Search code examples
pythonnumpymatplotlibregression

How to plot a regression line


I cannot make a proper regression line. My a1 value is supposed to be positive, but it is negative. If I skip the mask part then my a1, b1, c1 values become NaN.

kwargs = dict(delimiter = '\t',\
         skip_header = 0,\
         missing_values = 'NaN',\
         converters = {0:matplotlib.dates.strpdate2num('%d-%m-%Y %H:%M')},\
         dtype = float,\
         names = True,\
         )

ratingcats = np.genfromtxt('C:\Users\ker\Documents\Discharge_and_stageheight_Catsop.txt',**kwargs)

dis_rat = ratingcats['discharge']   #change names of columns
stage_rat = ratingcats['stage']

#create regression line and mask NaN
dis_ratM = np.ma.masked_array(dis_rat,mask=np.isnan(dis_rat)).compressed()
stage_ratM = np.ma.masked_array(stage_rat,mask=np.isnan(dis_rat)).compressed()

a1,b1,c1 = polyfit(dis_ratM, stage_ratM, 2)

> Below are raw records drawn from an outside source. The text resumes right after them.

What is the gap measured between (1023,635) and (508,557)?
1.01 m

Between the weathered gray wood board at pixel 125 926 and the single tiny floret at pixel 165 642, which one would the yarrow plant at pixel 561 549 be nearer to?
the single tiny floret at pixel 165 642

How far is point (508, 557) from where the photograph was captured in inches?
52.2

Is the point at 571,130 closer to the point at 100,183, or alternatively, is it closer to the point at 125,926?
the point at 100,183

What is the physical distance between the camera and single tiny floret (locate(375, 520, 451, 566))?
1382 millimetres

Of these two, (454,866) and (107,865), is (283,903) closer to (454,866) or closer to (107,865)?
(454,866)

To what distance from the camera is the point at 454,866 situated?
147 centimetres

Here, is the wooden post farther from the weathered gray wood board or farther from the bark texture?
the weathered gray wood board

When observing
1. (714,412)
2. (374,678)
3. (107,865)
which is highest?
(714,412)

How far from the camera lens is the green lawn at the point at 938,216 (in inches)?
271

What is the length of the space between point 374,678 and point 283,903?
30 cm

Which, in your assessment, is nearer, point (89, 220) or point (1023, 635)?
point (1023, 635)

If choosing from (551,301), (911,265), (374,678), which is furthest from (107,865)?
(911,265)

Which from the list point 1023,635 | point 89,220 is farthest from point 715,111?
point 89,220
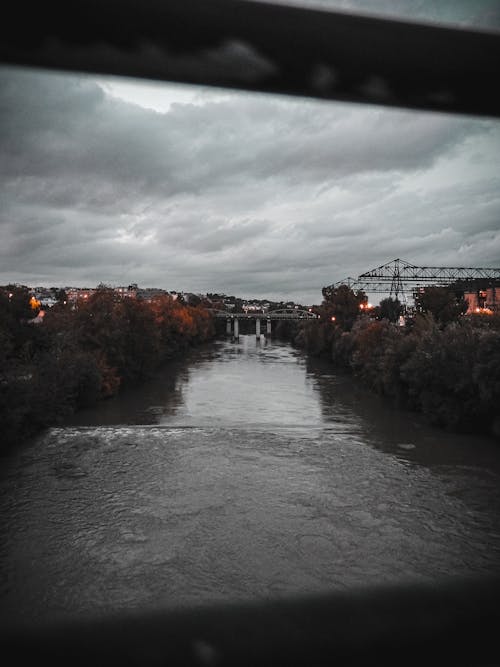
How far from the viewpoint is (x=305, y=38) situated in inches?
28.0

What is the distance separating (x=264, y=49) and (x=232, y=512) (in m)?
11.2

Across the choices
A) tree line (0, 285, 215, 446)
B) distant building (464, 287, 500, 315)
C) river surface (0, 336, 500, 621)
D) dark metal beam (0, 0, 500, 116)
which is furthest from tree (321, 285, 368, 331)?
dark metal beam (0, 0, 500, 116)

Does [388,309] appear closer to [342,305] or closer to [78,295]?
[342,305]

discharge_pred = polyval([a1,b1,c1],stage_ratM)

print (a1,b1,c1)

#create scatterplot

matplotlib.pyplot.scatter(stage_rat,dis_rat,color='red',label='Rating curve')
matplotlib.pyplot.plot(stage_ratM,discharge_pred,'r-',label='regression line')
matplotlib.pyplot.show()

Solution

  • After going through your code a second time I noticed that the arguments for polyfit are in the wrong order. The signature of polyfit is numpy.polyfit(x, y, deg).

    Try using

    a1,b1,c1 = polyfit(stage_ratM, dis_ratM, 2)
    

    (Note the swapped order of stage_ratMand dist_ratM) and see if it works now.